Is this the End of Moore?

Last year, we noted the possibility of the end of Moore’s Law—the idea that transistor density doubles every two years or less–and now the head of a semiconductor company confirms it. Jensen Huang, the CEO of Nvidia recently gave a presentation where he stated, “Microprocessors no longer scale at the level of performance they used to — the end of what you would call Moore’s Law.” Intel, however, disputes Huang’s contention even though they themselves are not meeting the requirements of Moore’s Law: “To get from 45 nm to 32 nm took about 27 months, 28 months to go down from there to 22 nm and 30 months to shrink to the current 14 nm process. And that’s where Intel has been stuck since September 2014.” In fact, Huang says only a handful of companies can now afford the multi-billion dollar investment to create these kinds of new chips. The expensive nature of today’s chip work has led to a consolidation of the industry (or maybe it’s the other way around?) so now there are only five companies making the most advanced chips, down from 13 a decade ago. As we look around the world, the companies are fewer and larger and the innovation smaller. 
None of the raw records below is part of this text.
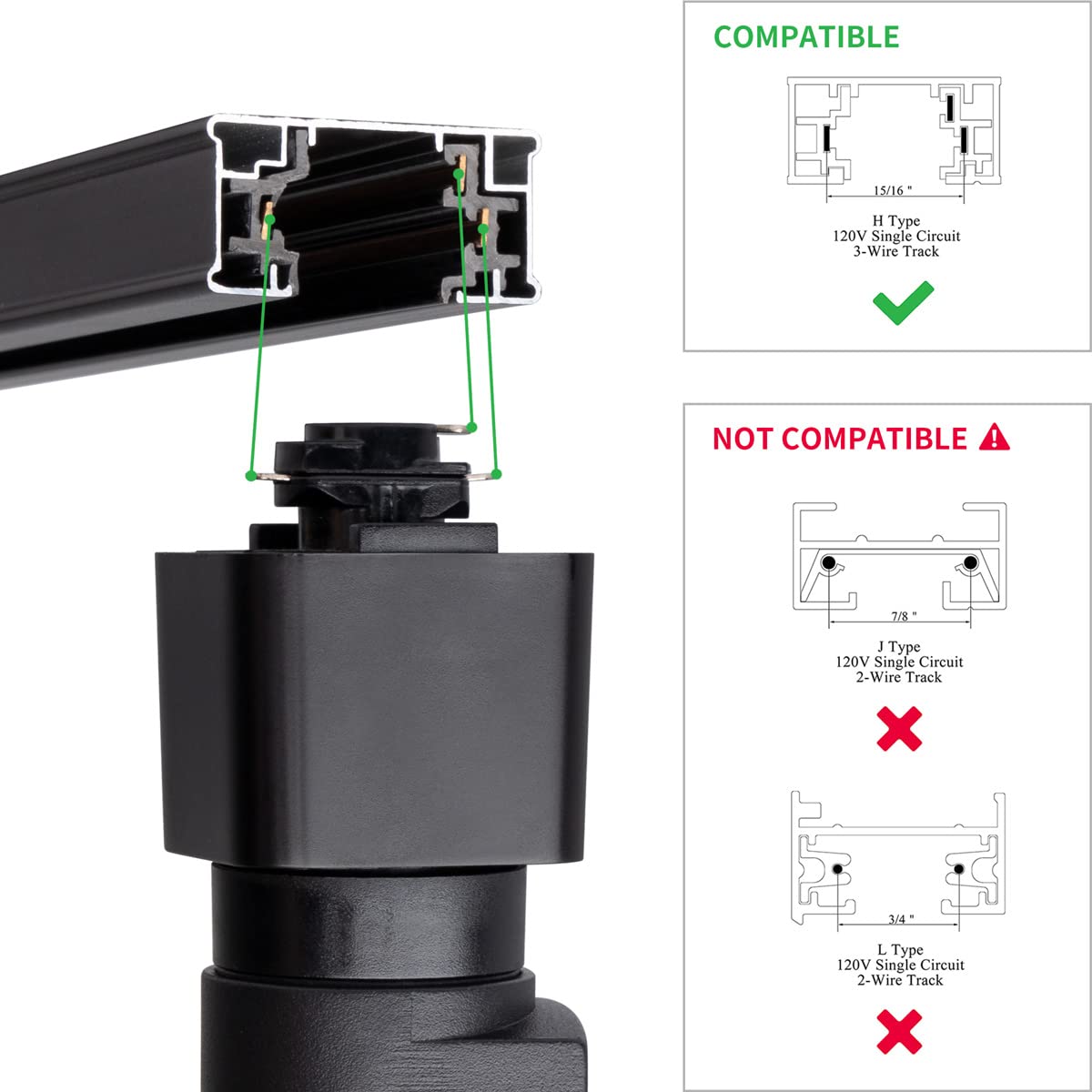 COMPATIBLE

15/16 "

H Type
120V Single Circuit
3-Wire Track

NOT COMPATIBLE

7/8 "

J Type
120V Single Circuit
2-Wire Track

3/4 "

L Type
120V Single Circuit
2-Wire Track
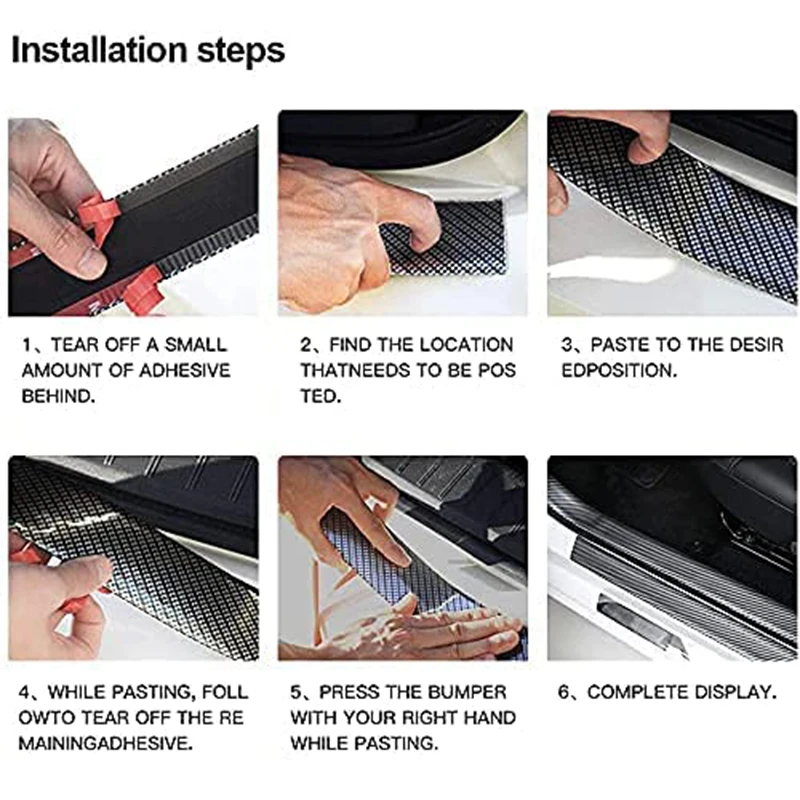 Installation steps

1、TEAR OFF A SMALL AMOUNT OF ADHESIVE BEHIND.

2、FIND THE LOCATION THATNEEDS TO BE POS TED.

3、PASTE TO THE DESIR EDPOSITION.

4、WHILE PASTING, FOLL OWTO TEAR OFF THE RE MAININGADHESIVE.

5、PRESS THE BUMPER WITH YOUR RIGHT HAND WHILE PASTING.

6、COMPLETE DISPLAY.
The Spread of Intelligence

In recent years there has been much excitement over progress in artificial intelligence (AI). A computer beat one of the leading GO players in the world earlier this year, progress is being made on autonomous vehicles and AI is increasingly diagnosing cancer better than humans. Now comes a survey of AI engineers and researchers asking them when they think various AI milestones will be met. The more than 350 AI researchers surveyed believe machines will be able to translate foreign languages better than humans within 10 years, perform better as retail sales people within 15 years (better than Nordstrom?!!), generate a top 40 pop song within 12 years (Taylor Swift obsolete?) and fold laundry in 6 years (we give up that chore willingly but wonder if our cats will still jump onto the clean towels when a robot is folding them). In fact, these researchers believe all human jobs will be automated within the next 120 years. Interestingly, Asian researchers are more optimistic than American and European researchers as you see in the second chart below. How their optimism squares with the death of Moore’s Law is an interesting question though it may have to do with the emergence of quantum computers and 3-D chips. Although we are not necessarily more pessimistic than these researchers we look at AI advances somewhat differently. First, as jobs are automated, new type of jobs, more suitable for human intelligence, will emerge. Second, we expect, like spiders and octopi using external intelligence, that humans and machines will merge, so the world will not necessarily develop a human vs. machine battle (the true fight will be against flying cockroaches). We await this new world, as we await many things, with a mixture of wonder and worry (and a strong cocktail in hand).